L'annonce survient en outre quelques jours seulement après l'annonce du projet Stargate par l'administration Trump, un gigantesque plan d'investissement de 500 milliards de dollars dans l'IA, une somme qui sera principalement consacrée à la construction de centres de données pour l'IA aux Etats-Unis, avec OpenAI, SoftBank et Oracle comme entreprises partenaires.

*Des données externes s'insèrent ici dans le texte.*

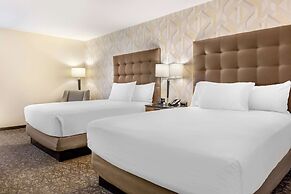 Drury Inn & Suites Southwest St. Louis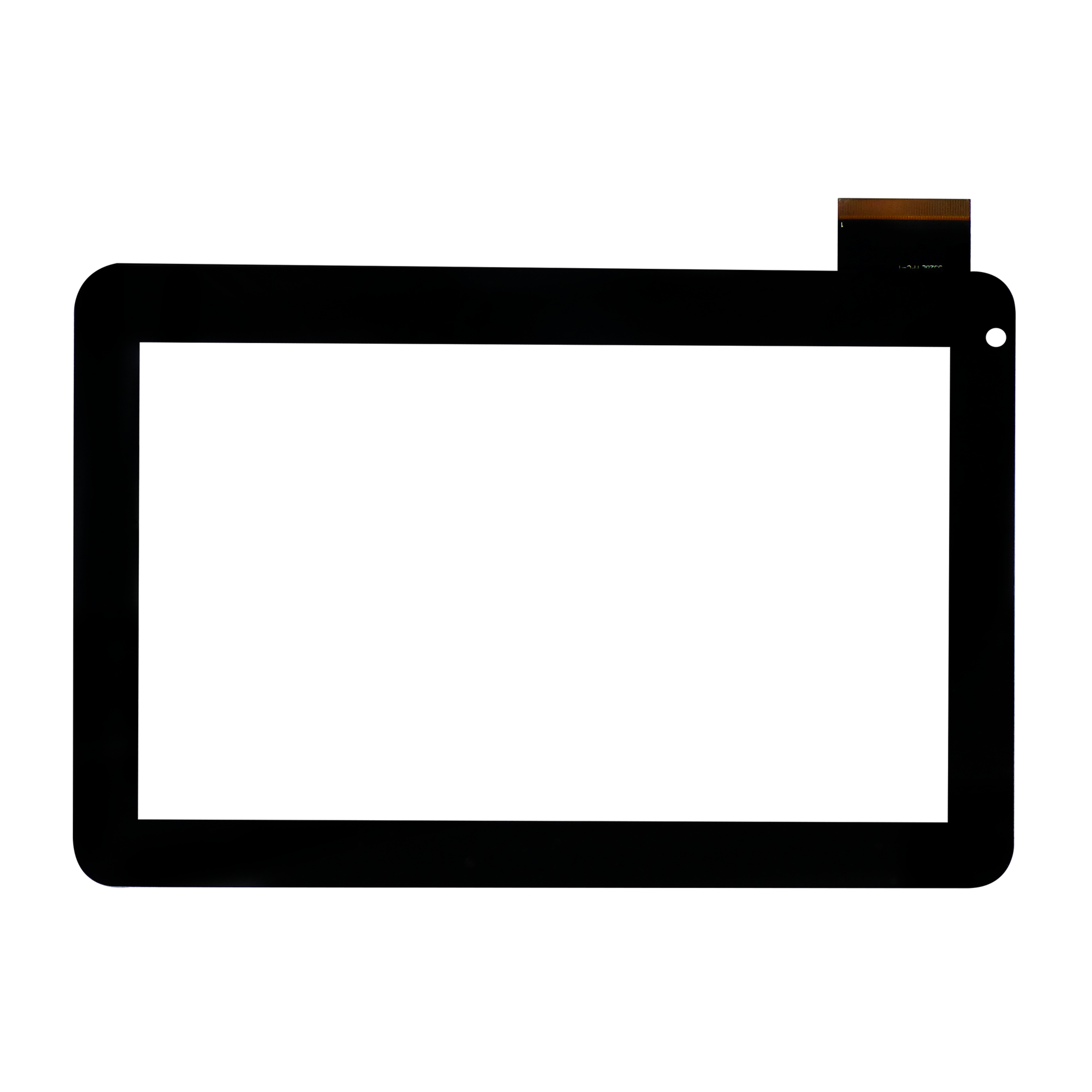 TÁCTIL ACER ICONIA B1-720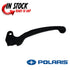 POLARIS RIGHT SIDE BRAKE LEVER 0450691 OUTLAW SCRAMBLER PREDATOR 50 OEM GENUINE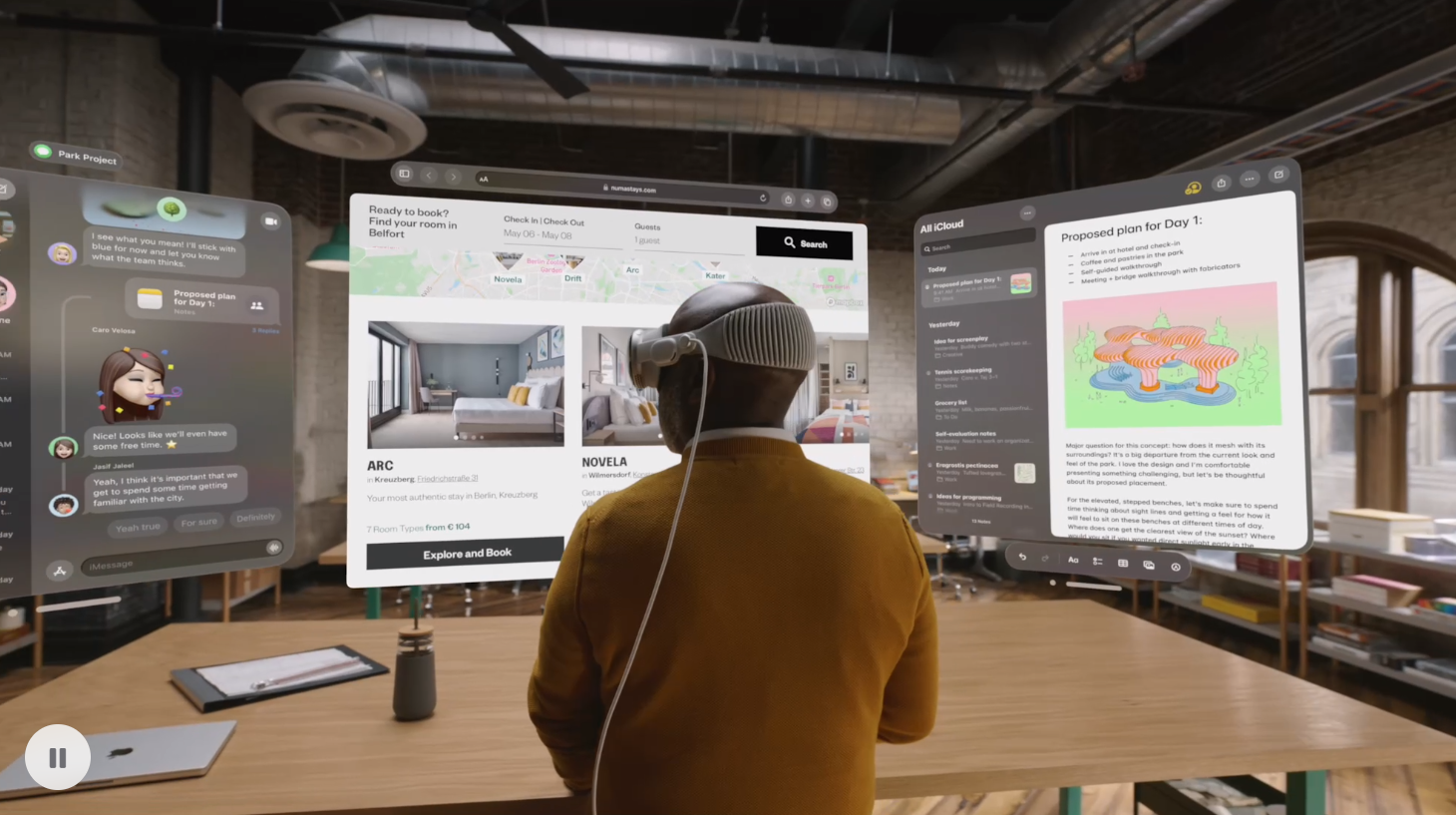 iPhone 16将支持手写笔，苹果已经走上创新「绝路」？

En remettant en cause l'équation liant nécessairement IA plus puissante à plus grosses capacités de calcul, et donc de dépenses, l'annonce de DeepSeek sème désormais le doute sur la pertinence d'une telle approche. 

Quelques zones d'ombre 

Si DeepSeek fait trembler le monde de l'IA, il convient toutefois de rester prudent suite aux annonces de la société chinoise. "Nous ne sommes pour l'heure pas certains du nombre de GPUs que la société a utilisés, ses déclarations sont à prendre avec des pincettes", tempère Antoine Chkaiban. 

"Le fondateur de DeepSeek, Liang Wenfeng, qui est à la tête d'un fonds d'investissement, présente DeekSeek comme un simple projet annexe, et sort dans la foulée un papier de recherche qui présente une avancée sidérante avec 150 auteurs… C'est un peu bizarre", estime pour sa part John, l'ingénieur de la Silicon Valley.

"Il faut attendre que la communauté teste le modèle et se l'approprie pour en savoir davantage. Il est possible que les résultats publiés soient un petit peu surévalués, mais même à supposer que ce soit le cas, cela constitue une avancée remarquable", ajoute-t-il.